(Collected data)
-- start --

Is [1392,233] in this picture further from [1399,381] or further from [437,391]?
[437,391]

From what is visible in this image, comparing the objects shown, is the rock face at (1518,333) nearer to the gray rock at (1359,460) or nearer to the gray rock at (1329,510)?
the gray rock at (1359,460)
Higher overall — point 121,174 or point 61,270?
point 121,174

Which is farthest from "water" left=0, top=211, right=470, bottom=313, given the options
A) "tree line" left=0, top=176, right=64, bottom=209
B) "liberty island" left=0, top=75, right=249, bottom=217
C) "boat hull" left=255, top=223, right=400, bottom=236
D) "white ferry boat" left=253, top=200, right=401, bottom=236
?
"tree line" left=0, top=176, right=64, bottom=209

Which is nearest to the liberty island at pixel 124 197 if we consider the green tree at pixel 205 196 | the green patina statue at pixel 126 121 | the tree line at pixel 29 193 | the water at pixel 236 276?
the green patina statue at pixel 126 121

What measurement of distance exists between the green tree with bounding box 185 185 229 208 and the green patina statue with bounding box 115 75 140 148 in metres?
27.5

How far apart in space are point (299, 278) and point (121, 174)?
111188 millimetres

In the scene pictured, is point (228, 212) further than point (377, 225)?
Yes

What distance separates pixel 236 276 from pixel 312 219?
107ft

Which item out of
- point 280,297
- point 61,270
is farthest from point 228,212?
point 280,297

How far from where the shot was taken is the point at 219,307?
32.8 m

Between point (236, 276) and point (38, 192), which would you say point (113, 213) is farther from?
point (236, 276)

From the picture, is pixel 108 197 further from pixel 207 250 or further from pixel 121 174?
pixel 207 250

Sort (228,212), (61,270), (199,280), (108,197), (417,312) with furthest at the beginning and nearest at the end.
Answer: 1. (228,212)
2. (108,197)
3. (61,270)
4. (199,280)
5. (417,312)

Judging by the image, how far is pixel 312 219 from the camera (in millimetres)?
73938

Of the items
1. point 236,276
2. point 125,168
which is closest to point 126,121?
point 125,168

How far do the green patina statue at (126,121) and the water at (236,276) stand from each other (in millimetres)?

-- end --

● **Stated problem**
Reproduce every line of the material above, word for word and without any changes.

● **Solution to the problem**
Is [1392,233] in this picture further from [1399,381] or further from [437,391]?
[437,391]

From what is visible in this image, comparing the objects shown, is the rock face at (1518,333) nearer to the gray rock at (1359,460) or nearer to the gray rock at (1329,510)?
the gray rock at (1359,460)
Higher overall — point 121,174 or point 61,270?
point 121,174

Which is farthest from "water" left=0, top=211, right=470, bottom=313, given the options
A) "tree line" left=0, top=176, right=64, bottom=209
B) "liberty island" left=0, top=75, right=249, bottom=217
C) "boat hull" left=255, top=223, right=400, bottom=236
D) "white ferry boat" left=253, top=200, right=401, bottom=236
?
"tree line" left=0, top=176, right=64, bottom=209

Which is nearest to the liberty island at pixel 124 197 if we consider the green tree at pixel 205 196 | the green patina statue at pixel 126 121 | the tree line at pixel 29 193 | the water at pixel 236 276?
the green patina statue at pixel 126 121

What measurement of distance exists between the green tree with bounding box 185 185 229 208 and the green patina statue with bounding box 115 75 140 148 in metres?
27.5

How far apart in space are point (299, 278) and point (121, 174)?
111188 millimetres

In the scene pictured, is point (228, 212) further than point (377, 225)?
Yes

What distance separates pixel 236 276 from pixel 312 219?
107ft

Which item out of
- point 280,297
- point 61,270
is farthest from point 228,212?
point 280,297

How far from where the shot was taken is the point at 219,307?
32.8 m

Between point (236, 276) and point (38, 192), which would you say point (113, 213) is farther from?
point (236, 276)

From the picture, is pixel 108 197 further from pixel 207 250 or further from pixel 121 174?
pixel 207 250

Sort (228,212), (61,270), (199,280), (108,197), (417,312) with furthest at the beginning and nearest at the end.
Answer: 1. (228,212)
2. (108,197)
3. (61,270)
4. (199,280)
5. (417,312)

Judging by the image, how far is pixel 312 219 from the camera (in millimetres)?
73938

Of the items
1. point 236,276
2. point 125,168
which is closest to point 126,121?
point 125,168

How far do the green patina statue at (126,121) and the water at (236,276) stand from each other (in millimetres)?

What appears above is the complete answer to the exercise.